According to Armstrong every single company in the future will be integrated into cryptocurrency in the same way they have an internet presence today.
The comments came in a rare interview with CNBC, in which Armstrong laid out his vision for the future of the exchange including subscription services and regulatory compliance.
Crypto and the web
Forecasting and future gazing loomed large in the half hour interview. Armstrong was asked to predict where the industry was headed on a number of occasions.
On one of those occasions Armstrong was asked whether big tech will play a role in the future of the crypto ecosystem.
“I hope so, I mean we want every company in the world to integrate into crypto,” said Armstrong who compared the crypto ecosystem of today to the early internet.
“It’s just like saying we want every company to have an internet presence or to use the internet in some way, even if they’re not an internet company they’re going to have a home page or maybe get new customers through the internet or accept payments. And so, crypto is the same way, I think, and big tech is going to have a role to play,” he said.
As Armstrong sees it, cryptocurrency and its various offshoots, including non-fungible tokens (NFTs) and Web3, will eventually become ubiquitous. At this stage however, these industries are still far from maturity. Armstrong has dubbed the current state of the industry as “Web2.5,” which is easy for critics to dunk on as too centralized among other issues.
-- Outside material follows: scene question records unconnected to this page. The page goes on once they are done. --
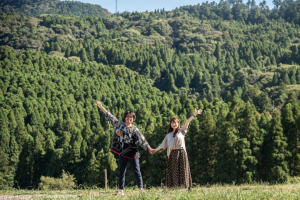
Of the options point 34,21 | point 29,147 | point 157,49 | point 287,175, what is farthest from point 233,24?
point 287,175

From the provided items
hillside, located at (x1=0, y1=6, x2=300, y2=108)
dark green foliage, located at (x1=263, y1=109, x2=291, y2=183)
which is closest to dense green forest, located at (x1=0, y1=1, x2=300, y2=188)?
dark green foliage, located at (x1=263, y1=109, x2=291, y2=183)

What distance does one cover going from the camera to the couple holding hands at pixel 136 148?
24.3ft

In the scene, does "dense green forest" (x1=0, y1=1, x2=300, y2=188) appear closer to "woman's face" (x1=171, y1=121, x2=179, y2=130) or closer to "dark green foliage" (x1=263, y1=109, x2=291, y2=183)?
"dark green foliage" (x1=263, y1=109, x2=291, y2=183)

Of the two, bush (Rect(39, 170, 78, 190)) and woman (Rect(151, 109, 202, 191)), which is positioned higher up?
woman (Rect(151, 109, 202, 191))

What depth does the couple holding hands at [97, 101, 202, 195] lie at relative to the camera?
24.3 ft

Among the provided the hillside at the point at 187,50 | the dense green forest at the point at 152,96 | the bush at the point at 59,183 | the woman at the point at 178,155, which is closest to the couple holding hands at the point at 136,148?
the woman at the point at 178,155

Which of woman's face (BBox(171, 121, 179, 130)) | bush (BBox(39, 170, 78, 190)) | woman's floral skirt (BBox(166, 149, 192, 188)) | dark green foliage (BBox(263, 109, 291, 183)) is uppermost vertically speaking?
woman's face (BBox(171, 121, 179, 130))

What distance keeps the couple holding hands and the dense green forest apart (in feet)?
49.1

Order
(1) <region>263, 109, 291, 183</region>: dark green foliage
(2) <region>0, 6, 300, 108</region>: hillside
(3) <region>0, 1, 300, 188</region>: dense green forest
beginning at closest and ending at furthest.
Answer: (1) <region>263, 109, 291, 183</region>: dark green foliage → (3) <region>0, 1, 300, 188</region>: dense green forest → (2) <region>0, 6, 300, 108</region>: hillside

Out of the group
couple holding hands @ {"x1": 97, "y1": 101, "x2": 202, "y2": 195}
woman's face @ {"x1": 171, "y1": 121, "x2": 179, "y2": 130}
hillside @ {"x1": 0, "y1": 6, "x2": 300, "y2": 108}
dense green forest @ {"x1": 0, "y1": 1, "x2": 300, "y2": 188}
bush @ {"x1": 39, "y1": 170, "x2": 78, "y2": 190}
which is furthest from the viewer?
hillside @ {"x1": 0, "y1": 6, "x2": 300, "y2": 108}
“I see that as just an opportunity to keep moving further in that direction towards Web3,” says Armstrong.
Tomorrow’s Coinbase
Armstrong was also asked about the future of Coinbase. The company has recently been changing its business model, moving from a trading fee model, to a zero trading fee subscription model.
Armstrong explained the rationale behind the move which will make the company more resilient to market shocks and “makes our revenue more predictable for the long term.”
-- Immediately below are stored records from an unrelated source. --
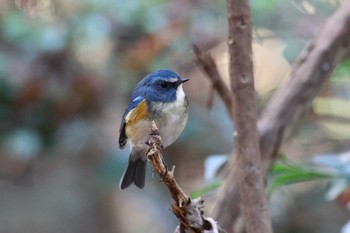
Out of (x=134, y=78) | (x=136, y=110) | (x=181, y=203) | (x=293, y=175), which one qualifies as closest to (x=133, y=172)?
(x=136, y=110)

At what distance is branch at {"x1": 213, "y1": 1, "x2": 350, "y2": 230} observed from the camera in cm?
158

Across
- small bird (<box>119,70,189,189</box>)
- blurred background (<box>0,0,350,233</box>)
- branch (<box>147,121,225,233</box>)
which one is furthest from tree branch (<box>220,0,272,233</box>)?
blurred background (<box>0,0,350,233</box>)

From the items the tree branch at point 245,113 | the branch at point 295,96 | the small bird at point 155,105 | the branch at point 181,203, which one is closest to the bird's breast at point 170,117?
the small bird at point 155,105

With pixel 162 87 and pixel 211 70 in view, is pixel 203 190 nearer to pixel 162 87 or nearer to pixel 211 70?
pixel 211 70

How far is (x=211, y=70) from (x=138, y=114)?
0.33 m

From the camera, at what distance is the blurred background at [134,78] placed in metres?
2.45

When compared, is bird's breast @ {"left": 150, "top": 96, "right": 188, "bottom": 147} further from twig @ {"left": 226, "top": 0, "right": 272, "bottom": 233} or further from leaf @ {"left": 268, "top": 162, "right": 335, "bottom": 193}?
leaf @ {"left": 268, "top": 162, "right": 335, "bottom": 193}

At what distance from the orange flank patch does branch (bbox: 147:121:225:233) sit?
282 millimetres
Armstrong also explained why the company had recently pulled out of a proposed high yield interest staking product. The CNBC host put it to Armstrong that problems at Voyager and Celsius are what caused the company to U-turn. Armstrong replied it was regulatory concerns that made them reconsider, rather than the credit risk profile.
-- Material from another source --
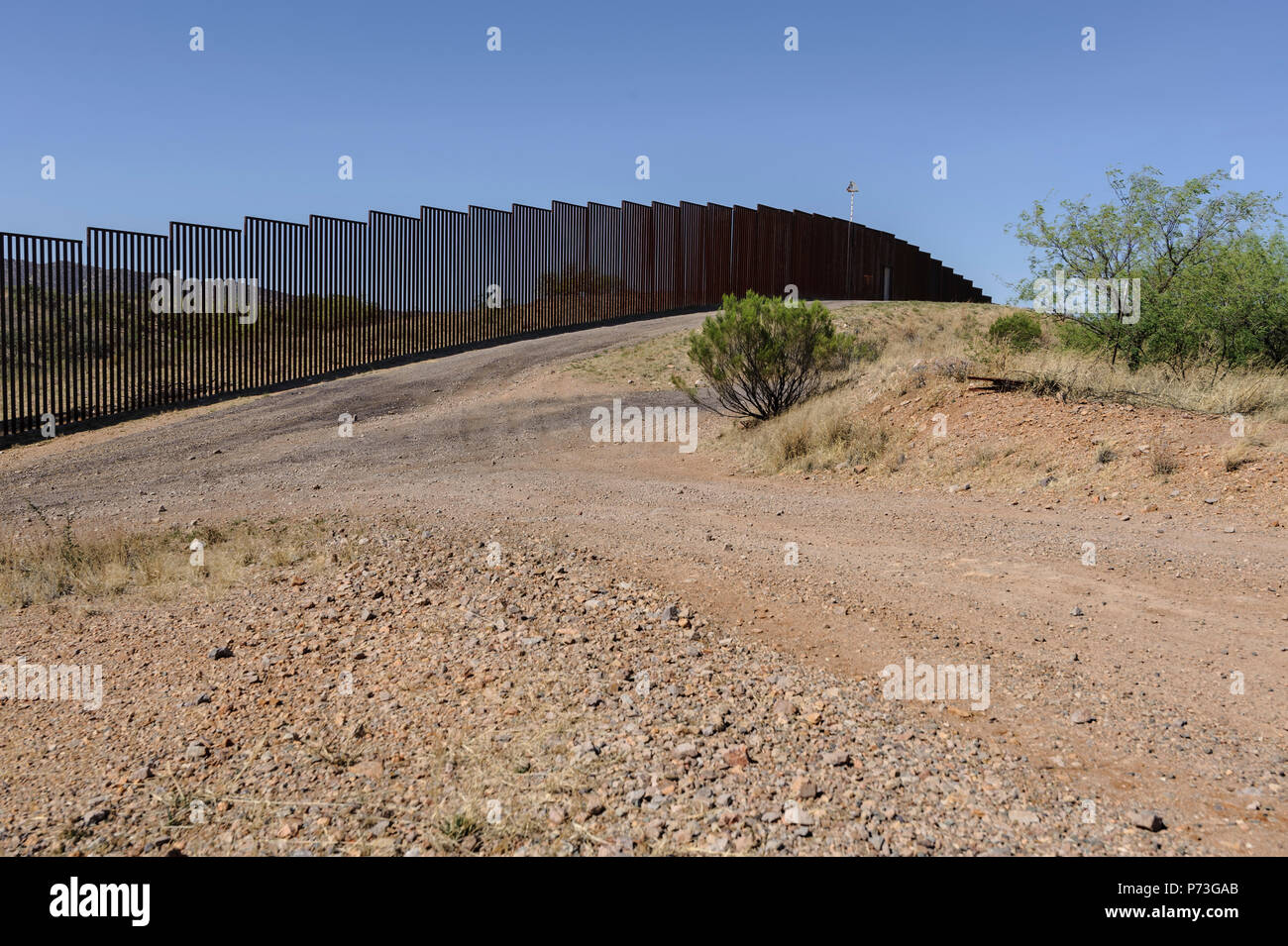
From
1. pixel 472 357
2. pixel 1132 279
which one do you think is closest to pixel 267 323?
pixel 472 357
“We want to be the most compliant, the most regulated, the most trusted product out there in the space,” he said. “That’s been our strategy for the last 10 years, and so if there are regulators that have a challenge with what we’re doing, you know we’re going to have a dialogue with them. Unless we strongly disagree with it, I think 90% of the time we’re basically just going to follow the guidance.”
In the shadow of sanctions against Tornado Cash such a strong adherence to compliance and regulatory oversight may give Ethereum users some cause for concern. What would happen if regulators ever leaned on Coinbase to censor transactions on the Ethereum blockchain?
According to an Armstrong tweet on Aug 17, Armstrong would rather shut down Ethereum staking on Coinbase than censor the network.
Presumably then, any such request to censor the network by OFAC or another body would fall under the 10% of times Coinbase would go against the grain of regulatory oversight.